PASSAGE CHOISI |
== == ==

Sa retraite paraît, en effet, avoir été un acte de bonne politique. Elle apaisait l’irritation des puissans et devait rendre la persécution moins âpre. Et en même temps elle conservait à l’église un chef qui lui était précieux. Dès que la première violence de la crise est passée, il recommence à agir ; il ne reparaît pas encore à Carthage, car sa présence serait une bravade qui irriterait les gentils et réveillerait les poursuites ; mais il écrit et gouverne par lettres son troupeau ; il célèbre les martyrs qui ont succombé, il encourage les confesseurs qui souffrent encore : il recueille de l’argent et le distribue ; il n’épargne pas le sien ; il rallie les esprits qui pourraient se laisser entraîner dans diverses voies ; il maintient dans son troupeau l’unité qui fait sa force. Son clergé l’approuve, et ce clergé, en écrivant à celui de Rome (il n’y avait pas alors d’évêque à Rome, l’évêque ayant été mis à mort), lui annonce que

  1. Ceux qui se dérobaient ainsi à la justice romaine étaient menacés de la confiscation de leurs biens. On apposait des affiches qui portaient : « Quiconque détient ou a en sa possession quelque chose des biens de Cæcilius Cyprianus, évêque des chrétiens, etc. » Cela ne se concilie pas tout à fait avec ce que dit Pontius, qu’a sa conversion Cyprien avait tout vendu et donné aux pauvres.

== == ==

EXERCICE PROPOSÉ | Traduisez en anglais cette phrase du passage choisi : « Et en même temps elle conservait à l’église un chef qui lui était précieux. »

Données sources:
== == ==

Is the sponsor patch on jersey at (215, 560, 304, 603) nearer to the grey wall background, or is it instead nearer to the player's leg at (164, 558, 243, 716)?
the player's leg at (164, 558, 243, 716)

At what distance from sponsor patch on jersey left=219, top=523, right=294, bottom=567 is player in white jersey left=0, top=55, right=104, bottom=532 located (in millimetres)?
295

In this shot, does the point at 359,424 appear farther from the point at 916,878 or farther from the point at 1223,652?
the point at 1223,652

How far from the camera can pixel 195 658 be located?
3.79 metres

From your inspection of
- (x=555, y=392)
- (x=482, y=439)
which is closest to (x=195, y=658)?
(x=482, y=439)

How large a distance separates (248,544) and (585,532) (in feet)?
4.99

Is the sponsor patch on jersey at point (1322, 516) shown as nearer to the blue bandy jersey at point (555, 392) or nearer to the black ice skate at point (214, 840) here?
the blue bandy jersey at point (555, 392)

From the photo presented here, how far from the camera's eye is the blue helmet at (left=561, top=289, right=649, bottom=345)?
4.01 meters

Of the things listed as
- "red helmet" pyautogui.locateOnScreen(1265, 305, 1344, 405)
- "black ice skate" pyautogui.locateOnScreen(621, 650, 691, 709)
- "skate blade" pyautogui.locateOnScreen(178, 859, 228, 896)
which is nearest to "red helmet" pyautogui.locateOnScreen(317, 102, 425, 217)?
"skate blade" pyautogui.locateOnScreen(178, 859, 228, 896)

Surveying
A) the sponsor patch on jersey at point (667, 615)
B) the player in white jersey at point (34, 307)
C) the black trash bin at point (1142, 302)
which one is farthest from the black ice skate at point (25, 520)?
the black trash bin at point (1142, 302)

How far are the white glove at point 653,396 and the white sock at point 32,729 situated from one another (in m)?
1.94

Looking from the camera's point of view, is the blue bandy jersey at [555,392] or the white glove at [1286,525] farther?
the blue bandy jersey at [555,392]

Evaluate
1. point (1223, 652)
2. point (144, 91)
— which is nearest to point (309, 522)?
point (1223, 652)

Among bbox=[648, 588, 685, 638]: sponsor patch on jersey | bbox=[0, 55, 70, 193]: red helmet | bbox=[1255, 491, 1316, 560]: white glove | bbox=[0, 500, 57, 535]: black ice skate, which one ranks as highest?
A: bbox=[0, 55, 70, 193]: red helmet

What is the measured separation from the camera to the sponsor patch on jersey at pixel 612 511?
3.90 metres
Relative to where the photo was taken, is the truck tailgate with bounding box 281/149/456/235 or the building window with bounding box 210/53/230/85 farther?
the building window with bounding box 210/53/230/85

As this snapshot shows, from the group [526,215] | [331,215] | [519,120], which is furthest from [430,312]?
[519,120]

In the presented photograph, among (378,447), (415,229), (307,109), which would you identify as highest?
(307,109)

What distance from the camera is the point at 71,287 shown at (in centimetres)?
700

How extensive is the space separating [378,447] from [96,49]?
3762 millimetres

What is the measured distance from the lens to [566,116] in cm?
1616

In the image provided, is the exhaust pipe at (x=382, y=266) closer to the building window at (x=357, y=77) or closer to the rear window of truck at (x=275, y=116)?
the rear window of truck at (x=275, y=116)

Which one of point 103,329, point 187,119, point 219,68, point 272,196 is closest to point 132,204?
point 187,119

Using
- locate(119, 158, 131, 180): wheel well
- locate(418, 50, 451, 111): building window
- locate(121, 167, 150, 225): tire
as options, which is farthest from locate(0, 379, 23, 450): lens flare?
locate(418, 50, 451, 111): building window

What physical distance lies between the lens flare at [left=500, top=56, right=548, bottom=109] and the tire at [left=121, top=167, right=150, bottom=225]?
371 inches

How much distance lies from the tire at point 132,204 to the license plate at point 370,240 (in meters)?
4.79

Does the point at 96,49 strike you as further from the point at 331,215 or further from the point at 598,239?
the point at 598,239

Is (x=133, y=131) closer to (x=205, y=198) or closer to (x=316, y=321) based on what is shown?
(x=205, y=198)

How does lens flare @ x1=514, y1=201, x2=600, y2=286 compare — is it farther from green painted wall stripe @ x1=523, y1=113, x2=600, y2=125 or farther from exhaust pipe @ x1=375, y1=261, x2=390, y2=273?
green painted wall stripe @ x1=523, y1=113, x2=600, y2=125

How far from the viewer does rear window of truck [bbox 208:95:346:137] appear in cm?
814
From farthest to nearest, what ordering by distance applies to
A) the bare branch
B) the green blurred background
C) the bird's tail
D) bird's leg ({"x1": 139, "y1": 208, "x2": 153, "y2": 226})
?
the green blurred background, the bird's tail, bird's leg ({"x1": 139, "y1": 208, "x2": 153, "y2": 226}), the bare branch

== == ==

RÉSULTAT | And at the same time it preserved for the church a leader who was precious to it.